WalletWall would read this as:
  • Exposure: High — significant value in a classical EOA with a revealed public key.
  • Concentration: Elevated — single-asset plus stablecoin concentration.
  • Dormancy: Cold (180–730 days) — raises readiness risk.
  • Migration friction: High — EOA with no automated rotation path.
  • Recommended path: multisig or treasury-custody.
  • Risk tier: Migrate.
  • Confidence: Moderate-to-high if all feeds are fresh; reduced with a caveat if Dune data is stale.
The report would recommend prioritizing this wallet for migration and distributing signing across a multisig with an upgrade path — while noting that the score reflects long-term planning urgency, not current exploitability.

Limitations

  • Heuristic, not deterministic truth. Scores are estimates derived from observable on-chain signals and weighted heuristics.
  • Data-dependent. Missing transaction history, unknown wallet type, or stale Dune data lowers confidence or yields “Unknown.”
  • Chain scope. WalletWall scores Ethereum/EVM EOAs and contract wallets. Solana and other non-EVM chains are documented as general categories only, not scored.
  • Behavioral signals are observations. They use language like “may indicate” and “resembles,” carry confidence levels, and are never findings of wrongdoing, intent, or legal status.
  • Scheduled data is not live. Dune-sourced facts are scheduled/cached and labeled as such; they can lag the latest on-chain state.
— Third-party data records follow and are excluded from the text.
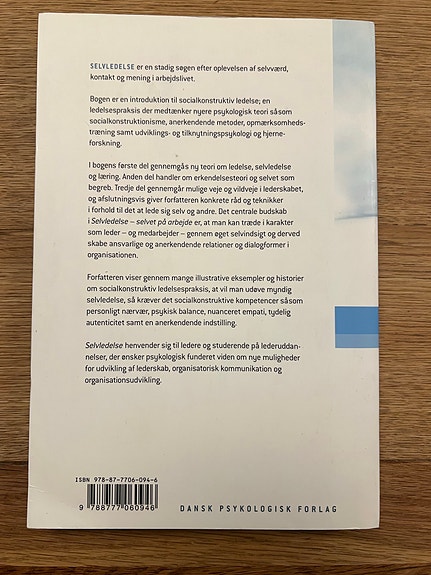 SELVLEDELSE er en stadig søgen efter oplevelsen af selvværd, kontakt og mening i arbejdslivet.

Bogen er en introduktion til socialkonstruktiv ledelse; en ledelsespraksis der medtænker nyere psykologisk teori såsom socialkonstruktionisme, anerkendende metoder, opmærksomhedstræning samt udviklings- og tilknytningspsykologi og hjerneforskning.

I bogens første del gennemgås ny teori om ledelse, selvledelse og læring. Anden del handler om erkendelsesteori og selvet som begreb. Tredje del gennemgår mulige veje og vildveje i lederskabet, og afslutningsvis giver forfatteren konkrete råd og teknikker i forhold til det at lede sig selv og andre. Det centrale budskab i Selvledelse – selvet på arbejde er, at man kan træde i karakter som leder – og medarbejder – gennem øget selvindsigt og derved skabe ansvarlige og anerkendende relationer og dialogformer i organisationen.

Forfatteren viser gennem mange illustrative eksempler og historier om socialkonstruktiv ledelsespraksis, at vil man udøve myndig selvledelse, så kræver det socialkonstruktive kompetencer såsom personligt nærvær, psykisk balance, nuanceret empati, tydelig autenticitet samt en anerkendende indstilling.

Selvledelse henvender sig til ledere og studerende på lederuddannelser, der ønsker psykologisk funderet viden om nye muligheder for udvikling af lederskab, organisatorisk kommunikation og organisationsudvikling.

ISBN 978-87-7706-094-6

9 788777 060946

DANSK PSYKOLOGISK FORLAG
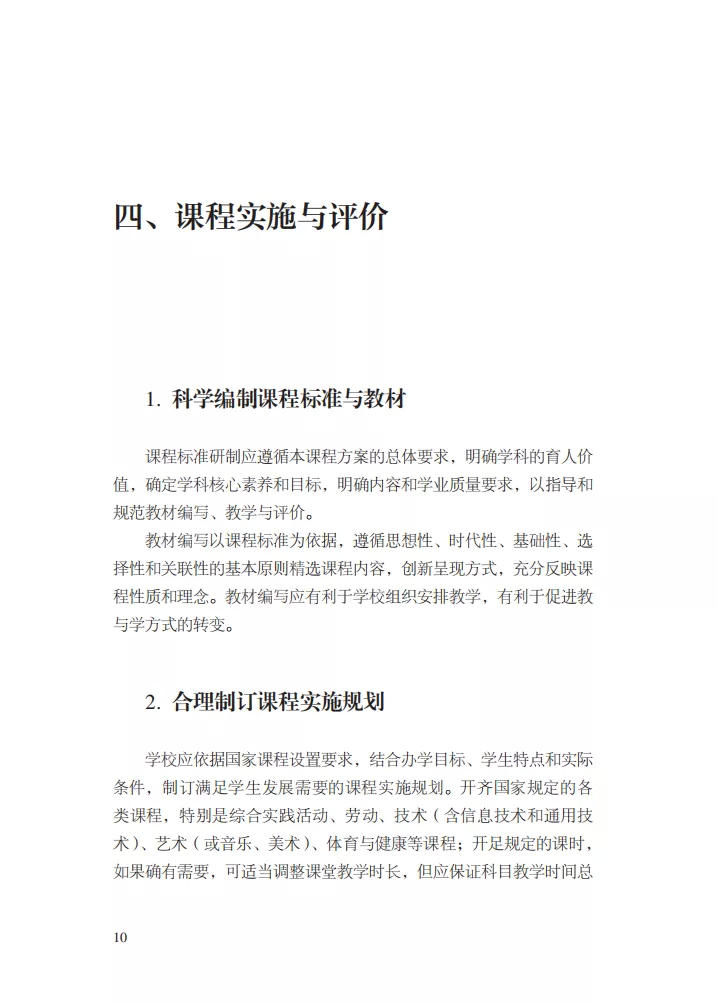 四、课程实施与评价

1. 科学编制课程标准与教材

课程标准研制应遵循本课程方案的总体要求，明确学科的育人价值，确定学科核心素养和目标，明确内容和学业质量要求，以指导和规范教材编写、教学与评价。

教材编写以课程标准为依据，遵循思想性、时代性、基础性、选择性和关联性的基本原则精选课程内容，创新呈现方式，充分反映课程性质和理念。教材编写应有利于学校组织安排教学，有利于促进教与学方式的转变。

2. 合理制订课程实施规划

学校应依据国家课程设置要求，结合办学目标、学生特点和实际条件，制订满足学生发展需要的课程实施规划。开齐国家规定的各类课程，特别是综合实践活动、劳动、技术（含信息技术和通用技术）、艺术（或音乐、美术）、体育与健康等课程；开足规定的课时，如果确有需要，可适当调整课堂教学时长，但应保证科目教学时间总

10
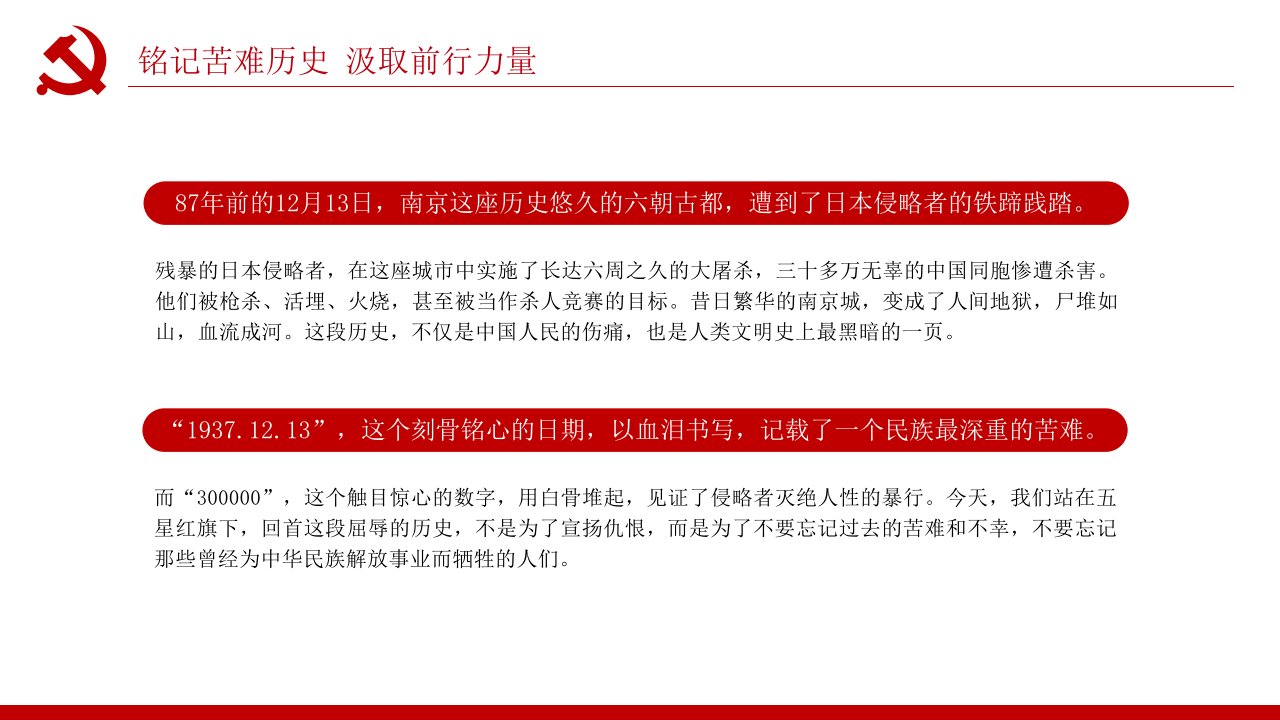 铭记苦难历史 汲取前行力量

87年前的12月13日，南京这座历史悠久的六朝古都，遭到了日本侵略者的铁蹄践踏。

残暴的日本侵略者，在这座城市中实施了长达六周之久的大屠杀，三十多万无辜的中国同胞惨遭杀害。他们被枪杀、活埋、火烧，甚至被当作杀人竞赛的目标。昔日繁华的南京城，变成了人间地狱，尸堆如山，血流成河。这段历史，不仅是中国人民的伤痛，也是人类文明史上最黑暗的一页。

“1937.12.13”，这个刻骨铭心的日期，以血泪书写，记载了一个民族最深重的苦难。

而“300000”，这个触目惊心的数字，用白骨堆起，见证了侵略者灭绝人性的暴行。今天，我们站在五星红旗下，回首这段屈辱的历史，不是为了宣扬仇恨，而是为了不要忘记过去的苦难和不幸，不要忘记那些曾经为中华民族解放事业而牺牲的人们。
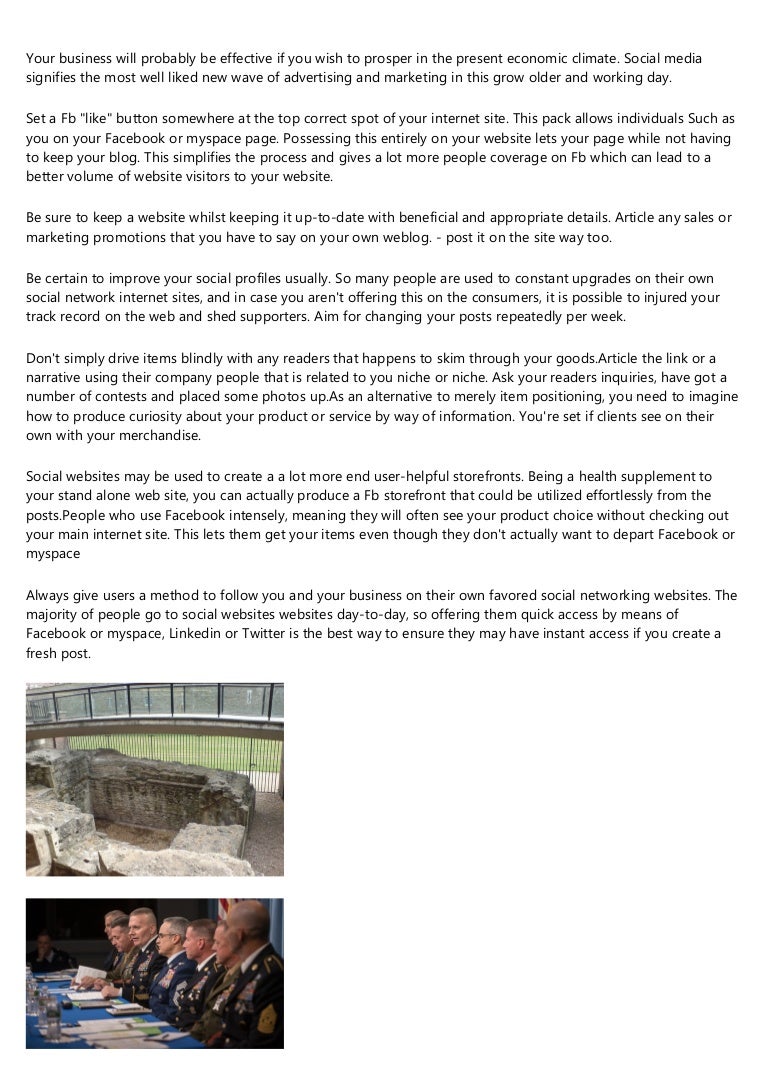 Your business will probably be effective if you wish to prosper in the present economic climate. Social media signifies the most well liked new wave of advertising and marketing in this grow older and working day.

Set a Fb "like" button somewhere at the top correct spot of your internet site. This pack allows individuals Such as you on your Facebook or myspace page. Possessing this entirely on your website lets your page while not having to keep your blog. This simplifies the process and gives a lot more people coverage on Fb which can lead to a better volume of website visitors to your website.

Be sure to keep a website whilst keeping it up-to-date with beneficial and appropriate details. Article any sales or marketing promotions that you have to say on your own weblog. - post it on the site way too.

Be certain to improve your social profiles usually. So many people are used to constant upgrades on their own social network internet sites, and in case you aren't offering this on the consumers, it is possible to injured your track record on the web and shed supporters. Aim for changing your posts repeatedly per week.

Don't simply drive items blindly with any readers that happens to skim through your goods.Article the link or a narrative using their company people that is related to you niche or niche. Ask your readers inquiries, have got a number of contests and placed some photos up.As an alternative to merely item positioning, you need to imagine how to produce curiosity about your product or service by way of information. You're set if clients see on their own with your merchandise.

Social websites may be used to create a a lot more end user-helpful storefronts. Being a health supplement to your stand alone web site, you can actually produce a Fb storefront that could be utilized effortlessly from the posts.People who use Facebook intensely, meaning they will often see your product choice without checking out your main internet site. This lets them get your items even though they don't actually want to depart Facebook or myspace

Always give users a method to follow you and your business on their own favored social networking websites. The majority of people go to social websites websites day-to-day, so offering them quick access by means of Facebook or myspace, Linkedin or Twitter is the best way to ensure they may have instant access if you create a fresh post.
What the score does not mean

  • It does not mean a wallet is currently vulnerable, hacked, or compromised.
  • It does not predict when a quantum computer will break ECDSA, or name a “Q-Day.”
  • It is not a claim that the wallet is “unsafe” or “quantum-vulnerable.”
  • It is not a measure of the owner’s intent, identity, or legal standing.
  • It is not investment advice or a basis for valuing assets.